Thanks for the update


----------



## RunnerFL (Jan 5, 2006)

This is the show I've been waiting for the most this year. I just hope Megan Mullally doesn't ruin the show.


----------



## James Long (Apr 17, 2003)

I'll have to re-add the timer for this. It was a decent show and it is good to see it get a second chance.


----------



## rrdirectsr (Jan 30, 2011)

I'm not real big on watching a second season of a show without seeing the first season; however, some shows are easy to pick up on during a later season than others. 

Does anyone think this show is one that will be easy to get into if I start watching season 2 before seeing season 1?


----------



## RunnerFL (Jan 5, 2006)

rrdirectsr said:


> Does anyone think this show is one that will be easy to get into if I start watching season 2 before seeing season 1?


My crystal ball is in the shop... It's kinda hard to know that without first watching at least the Season 2 opener.

It's not like there's a huge story line to follow.


----------



## David Ortiz (Aug 21, 2006)

RunnerFL said:


> It's not like there's a huge story line to follow.


But there has been some character development. I hate not watching from the beginning.


----------



## Earl Bonovich (Nov 15, 2005)

David Ortiz said:


> But there has been some character development. I hate not watching from the beginning.


But you are only talking about 7 episodes worth.

I watched the first 2, and there was marginal Development in those two.

And then of course there are going to be at least two new characters, and some of the characters developed leaving.

Most likely they will spend a some of the time, re-establishing the characters.


----------



## rrdirectsr (Jan 30, 2011)

Earl Bonovich said:


> But you are only talking about 7 episodes worth.
> 
> I watched the first 2, and there was marginal Development in those two.
> 
> ...


Thank you. I'll check it out.


----------



## cj9788 (May 14, 2003)

RunnerFL said:


> This is the show I've been waiting for the most this year. I just hope Megan Mullally doesn't ruin the show.


I am concerned with the loss of Josh (Trevor Moore) and Dutch (Michael Rosenbaum) as well as Odette Annable being credited as a 'guest star'. Either way I am happy the show will be back and will enjoy it while it lasts.


----------



## RunnerFL (Jan 5, 2006)

cj9788 said:


> I am concerned with the loss of Josh (Trevor Moore) and Dutch (Michael Rosenbaum) as well as Odette Annable being credited as a 'guest star'. Either way I am happy the show will be back and will enjoy it while it lasts.


I won't miss Dutch, Josh maybe. As far as Odette she can't be on 2 shows full time. She may look like a goddess but she's only a mere mortal.


----------



## anubys (Jan 19, 2006)

RunnerFL said:


> I won't miss Dutch, Josh maybe. As far as Odette she can't be on 2 shows full time. She may look like a goddess but she's only a mere mortal.

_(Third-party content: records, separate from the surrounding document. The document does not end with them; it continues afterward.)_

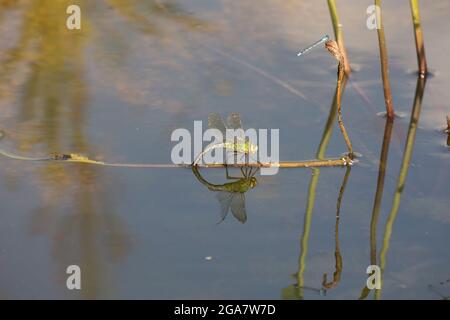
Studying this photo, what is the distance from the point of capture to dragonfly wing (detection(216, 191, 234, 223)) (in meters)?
2.00

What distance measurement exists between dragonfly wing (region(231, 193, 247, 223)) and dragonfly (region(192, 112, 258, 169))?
0.16 metres

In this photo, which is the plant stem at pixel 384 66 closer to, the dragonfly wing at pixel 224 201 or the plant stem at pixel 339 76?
the plant stem at pixel 339 76

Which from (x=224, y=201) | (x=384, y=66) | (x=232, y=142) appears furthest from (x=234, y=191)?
(x=384, y=66)

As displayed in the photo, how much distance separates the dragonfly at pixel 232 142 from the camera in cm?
217

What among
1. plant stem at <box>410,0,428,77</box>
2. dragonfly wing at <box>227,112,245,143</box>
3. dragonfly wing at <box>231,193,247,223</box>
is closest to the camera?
dragonfly wing at <box>231,193,247,223</box>

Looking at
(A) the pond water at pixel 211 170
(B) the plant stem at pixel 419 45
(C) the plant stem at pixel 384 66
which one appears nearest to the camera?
(A) the pond water at pixel 211 170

I agree that Dutch was stupid. But I did see a promo that upset me (don't want to put spoilers). I really liked the show and am looking forward to it, I hope the changes are done well but I am a little worried!


----------



## cj9788 (May 14, 2003)

Loved the opening with Slater sort of breaking the 4th wall with this "Greetings and salutation. SO happy to see you finally came to your senses and gave us another shot" He was talking to a new client named Mr. FOX.


----------



## olguy (Jan 9, 2006)

cj9788 said:


> Loved the opening with Slater sort of breaking the 4th wall with this "Greetings and salutation. SO happy to see you finally came to your senses and gave us another shot" He was talking to a new client named Mr. FOX.

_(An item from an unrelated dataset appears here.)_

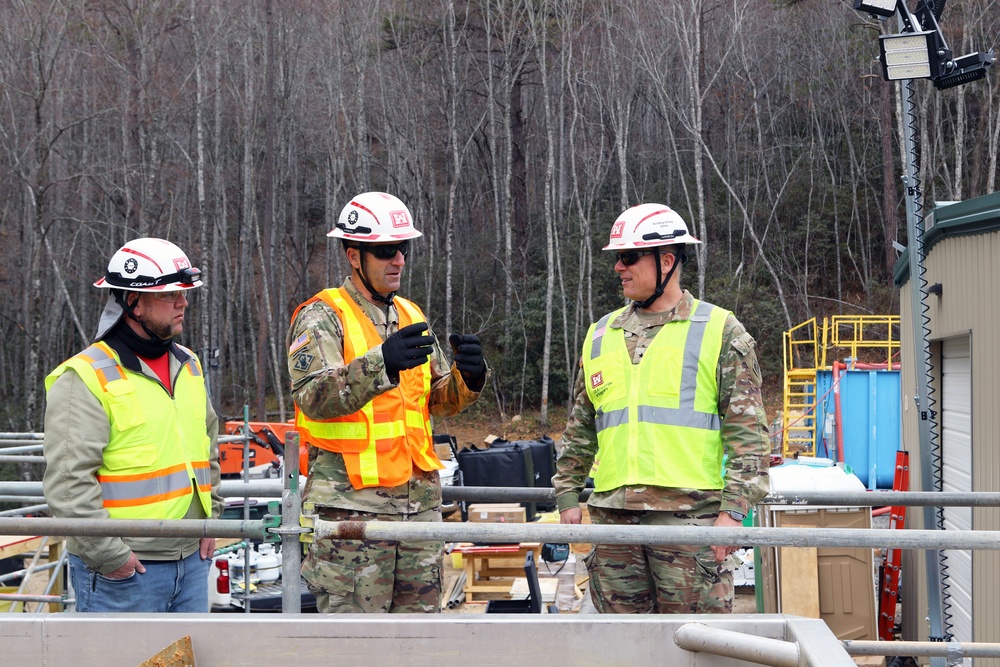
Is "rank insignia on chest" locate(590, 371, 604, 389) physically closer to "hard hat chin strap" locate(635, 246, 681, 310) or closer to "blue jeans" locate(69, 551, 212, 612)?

That was the best part of the episode in my opinion. I already don't like Megan Mullaly's character. Maybe because it's the same character she always plays.


----------



## James Long (Apr 17, 2003)

olguy said:


> That was the best part of the episode in my opinion. I already don't like Megan Mullaly's character. Maybe because it's the same character she always plays.

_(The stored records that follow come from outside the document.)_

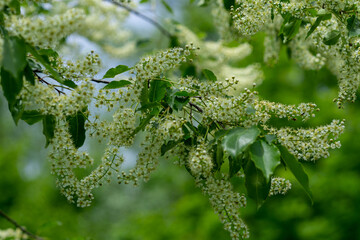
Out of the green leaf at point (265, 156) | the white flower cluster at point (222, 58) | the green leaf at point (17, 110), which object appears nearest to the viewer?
the green leaf at point (265, 156)

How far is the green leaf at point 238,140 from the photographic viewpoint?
6.06 ft

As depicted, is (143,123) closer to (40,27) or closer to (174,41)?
(40,27)

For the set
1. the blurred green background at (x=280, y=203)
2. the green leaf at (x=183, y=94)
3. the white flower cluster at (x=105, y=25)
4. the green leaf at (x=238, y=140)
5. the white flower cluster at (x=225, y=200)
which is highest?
the green leaf at (x=238, y=140)

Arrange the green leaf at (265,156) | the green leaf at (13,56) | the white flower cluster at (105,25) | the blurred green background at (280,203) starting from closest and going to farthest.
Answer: the green leaf at (13,56) < the green leaf at (265,156) < the white flower cluster at (105,25) < the blurred green background at (280,203)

I had the same reaction as the Contra staff when they discovered that was her real personality, and not an act. Oh well.

I am happy with what they did with Dutch.


----------



## RunnerFL (Jan 5, 2006)

James Long said:


> I had the same reaction as the Contra staff when they discovered that was her real personality, and not an act. Oh well.


Same here. I'm definitely not digging Megan's character, but I've never really liked any of her characters.



James Long said:


> I am happy with what they did with Dutch.


I'm glad he's gone.


----------



## cj9788 (May 14, 2003)

James Long said:


> I had the same reaction as the Contra staff when they discovered that was her real personality, and not an act. Oh well.
> 
> I am happy with what they did with Dutch.


I missed that. What did they do with Dutch?

I liked Dutch he did not have much camera time but when he was on I though it was funny because he was so stupid.

Loved the scene from last season where Dutch had gone green because he watched a movie on how we are killing the planet with global warming. He was asked if he saw an inconvenient truth and he responded no Waterworld where Kevin Costner plays some fish dude. . So Dutch trades in his gas guzzler for a Prius, then took out all the electric crap and dropped in a big ass engine.


----------



## James Long (Apr 17, 2003)

cj9788 said:


> I missed that. What did they do with Dutch?


Put him in jail for selling clean pee to airline pilots, IIRC.


----------



## nn8l (Sep 7, 2007)

The season premiere made me wonder why I missed it. I hope it gets better.


----------



## Beerstalker (Feb 9, 2009)

I still like the show but it's definitely not as good as season one. I personally miss Dutch and Josh, I don't mind the Megan's assistant. Megan's character sucks though, I dont' think it's her personally though since I like her on both Party Down and Parks and Recreation.


----------



## James Long (Apr 17, 2003)

Beerstalker said:


> I still like the show but it's definitely not as good as season one. I personally miss Dutch and Josh, I don't mind the Megan's assistant. Megan's character sucks though, I dont' think it's her personally though since I like her on both Party Down and Parks and Recreation.


Megan seems to be a character actor with one character. :nono:

Not happy with the way the cast is going. Perhaps the next cut is Cameron?


----------